Once you’ve selected your Source and Studio, you then go about choosing, positioning and levelling a series of virtual microphones.
In effect, therefore, the Ocean Way Studios plug-in is modifying both the dry source file, largely through the colouration of the microphones, and mimicking the precise acoustic conditions present at the three mic positions – Near, Mid and Far. If you want a relatively dry sound, therefore, use just the Near mics positioned right up against the source. To add more ambience, either move the Near mics away from the source or add the Mid and Far mics into the equation.

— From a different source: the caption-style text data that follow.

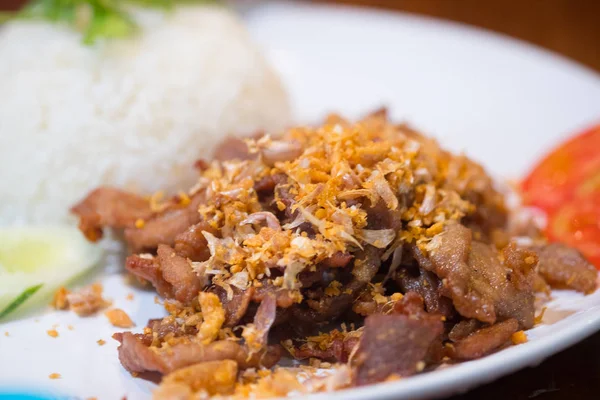 Arroz al vapor y cerdo frito con ajo —  Fotos de Stock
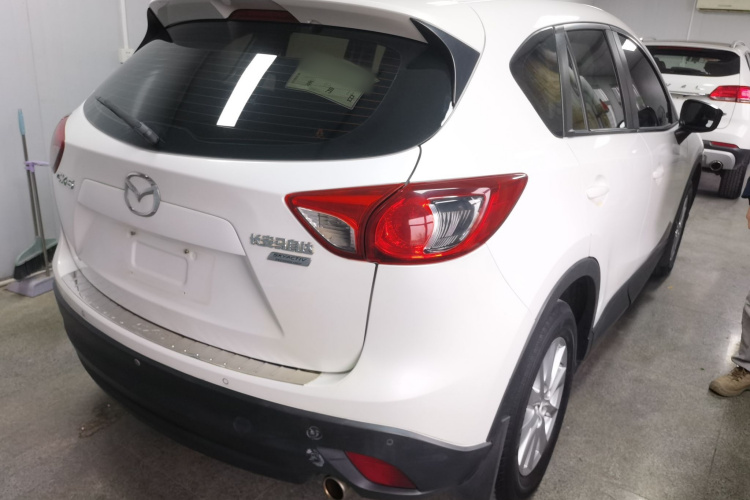 马自达CX-5 2015款 2.0L 自动两驱都市型车身外观7
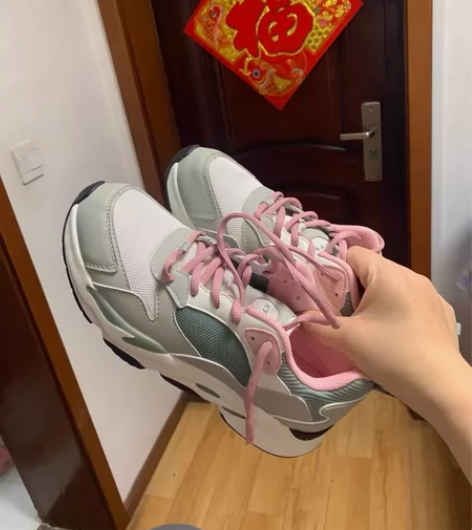 特步女鞋运动鞋女夏季透气轻便百搭休闲鞋厚底...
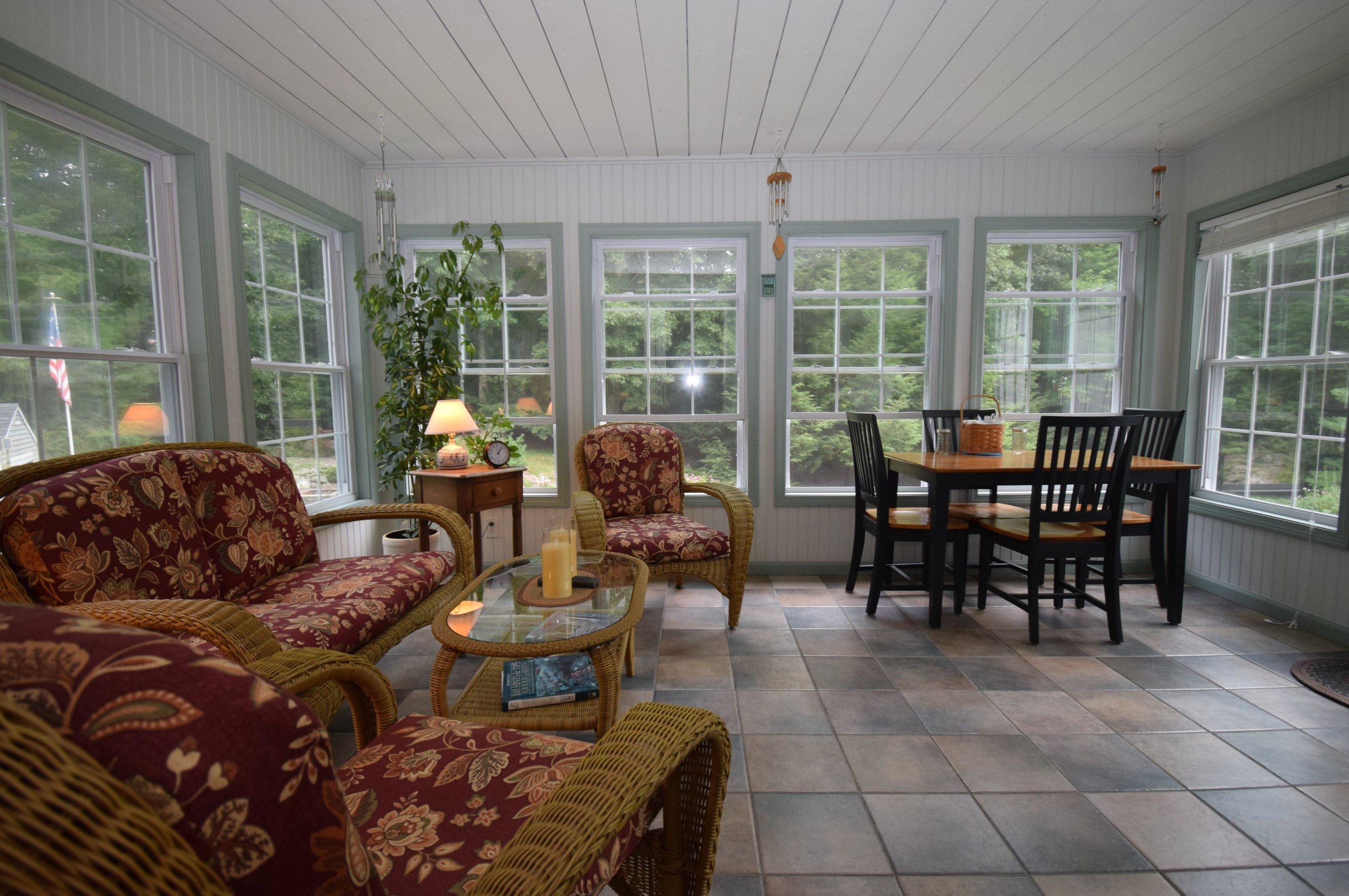 91 Ball Rd, Kingston, NH 03848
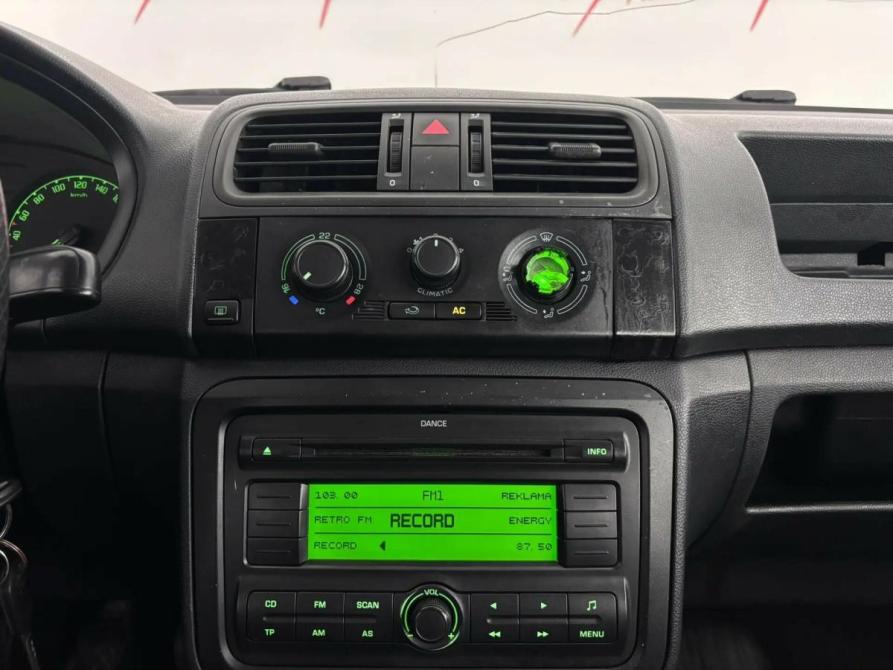 Skoda Fabia II Псков  - изображение 14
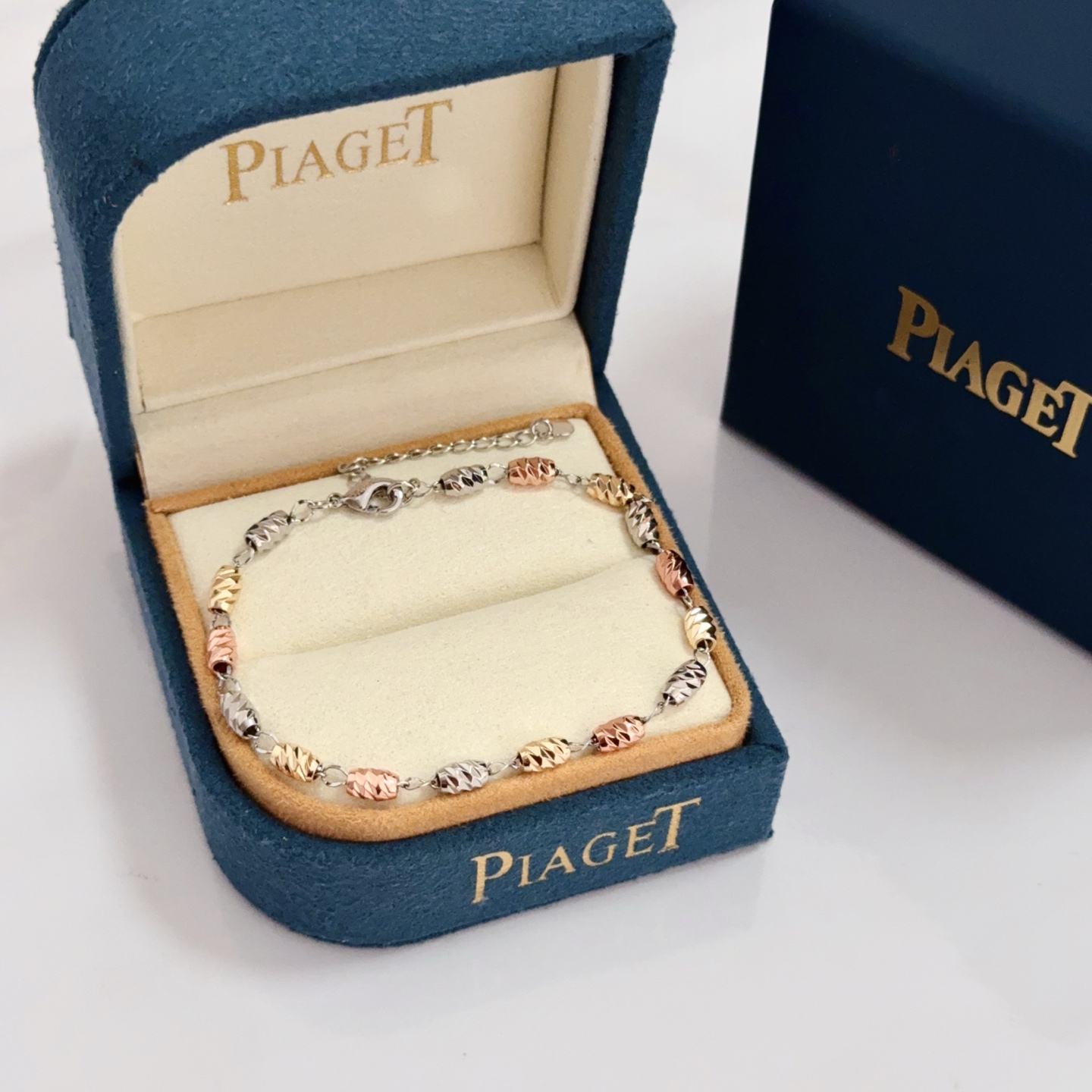 Piaget Tri-Tone Textured Bead Chain bracelet Tri-tone silver yellow gold rose gold metal no gemstones 18cm with 3cm extender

As you’d expect, the operation of the Ocean Way Studios plug-in feels intuitive and tangibly hands-on – in other words, you actually feel like you’re standing in the live room positioning microphones rather than tweaking settings on a reverb plug-in. Although the acoustic of the studio isn’t expansive, it definitely feels and sounds like a room that’s empathetic to a range of instruments, and assuming that your source is relatively dry, a great way of adding dimension and space to your recordings without them sounding noticeably reverberated.

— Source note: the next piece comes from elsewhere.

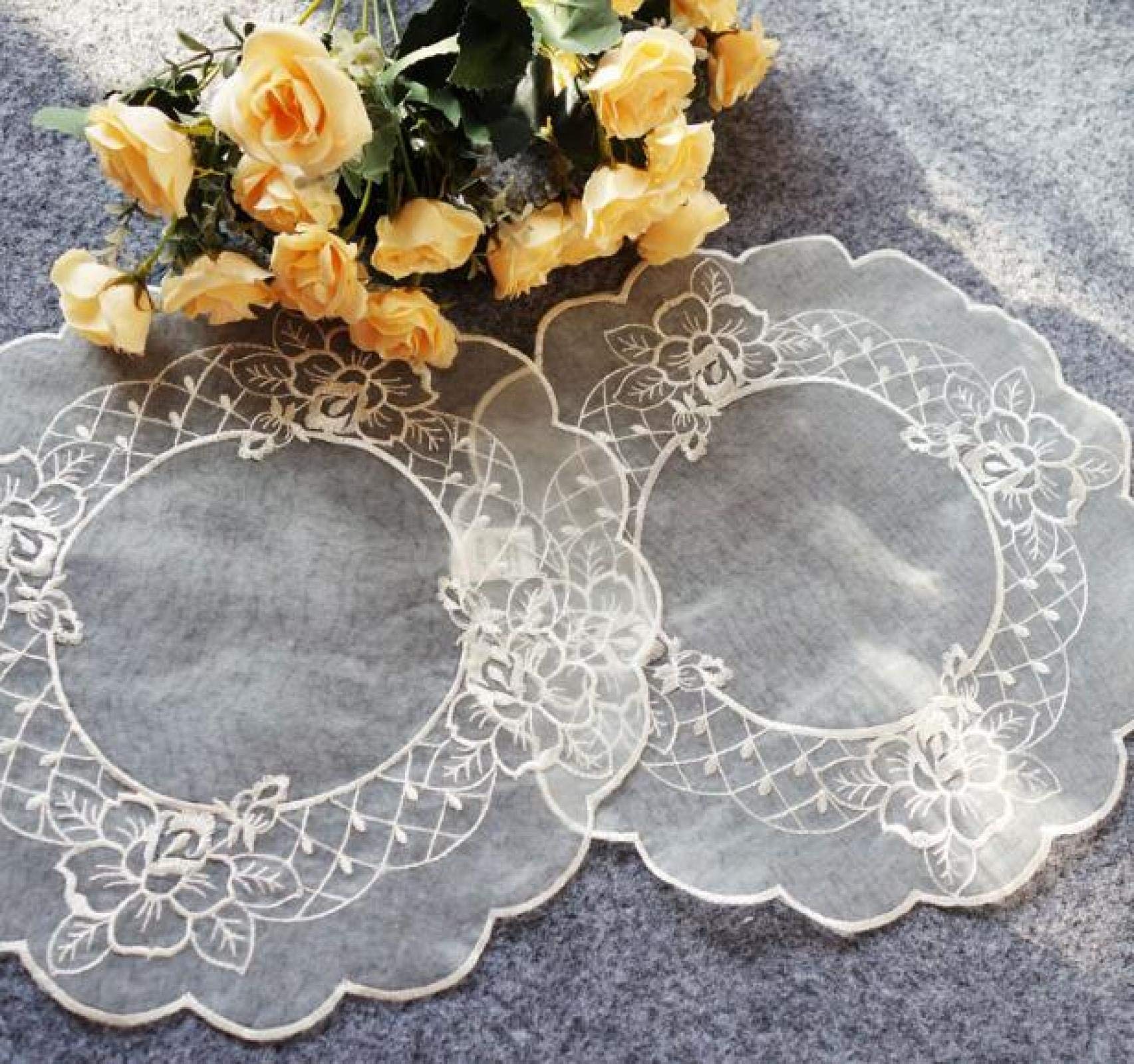 4-Piece White Embroidery Lace Table Placemats Set - 30cm Round Coasters for Mugs, Cups & Pots - Elegant Dining Doily Drink Tea Pads - Perfect for Christmas, Kitchen Decor & Daily Use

If you want to use Ocean Way Studios more like a traditional reverb plug-in, you also have the choice of running it in Reverb mode. Used in this way, the plug-in removes all ‘dry’ signals from the output, which negates some of the cleverer aspects of the modelling but allows you to use the plug-in in a traditional wet/dry capacity, potentially running a number of signals out to the ‘live room’ to inject a dose of ambience. You can still colour the reverb with the choice of mics, and change its dimensions by moving them, which makes it far more intuitive and musical than a traditional reverb plug-in.
The Ocean Way
Having had the input of Allan Sides (an engineer who’s spent plenty of time at Ocean Way) and over three years of technical development, Ocean Way Studios more than meets its aim of recreating the sound and acoustics of a classic studio. It’s also an ingenious new way of looking at signal processing, bringing together a number of strands – namely, virtual acoustics and mic modelling – in a dynamic, intuitive way.

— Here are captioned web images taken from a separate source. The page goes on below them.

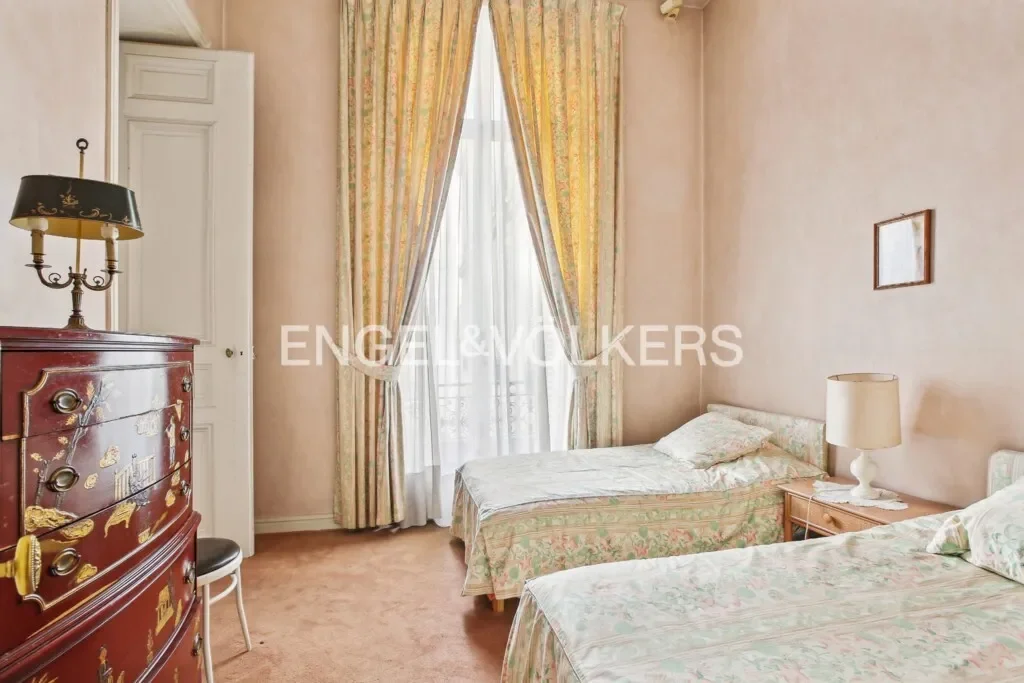Gallery photo 7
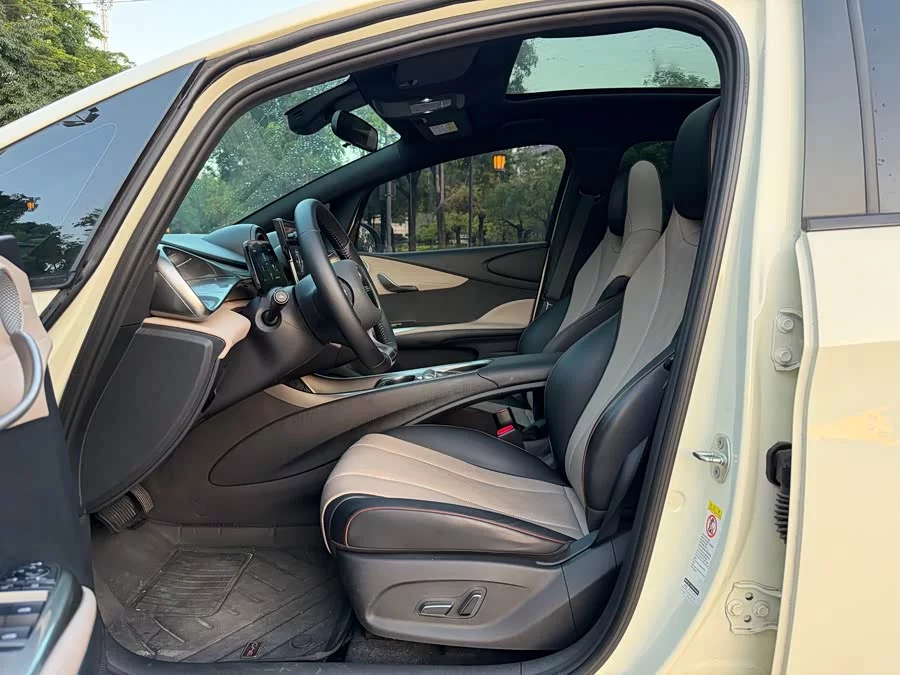 BYD Dolphin
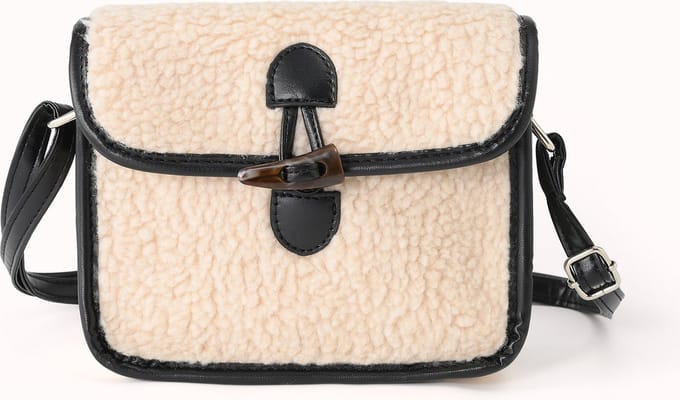 Nouka - Tas van teddy-stof met zwarte details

Of course, it’s hard not to draw some comparisons between Ocean Way Studios and the aforementioned Altiverb 7. Indeed, used ‘statically’ in Reverb mode, it’s conceivable that there’s little difference in the sonic output between the two (it’s worth pointing out that Altiverb doesn’t have an IR file from Ocean Way). However, once you start moving mics around or use it in Re-Mic mode, Ocean Way Studios becomes a far more interesting tool, letting you tailor your acoustic space in powerful and interesting ways.
Ultimately, though, Ocean Way Studios is a truly unique tool, something that can shape both the colour and ambience of your recording in ways almost impossible to achieve elsewhere.
+ Perfect ‘recording studio’ acoustic
+ Models both dry and wet components
+ Detailed controls
+ A truly unique tool
– Slightly limited range of space
– Relatively DSP-hungry
With detailed room modelling and hands-on mic positioning, the Ocean Way Studios plug-in is a perfect tool for adding ‘studio-like’ spatiality to your recordings.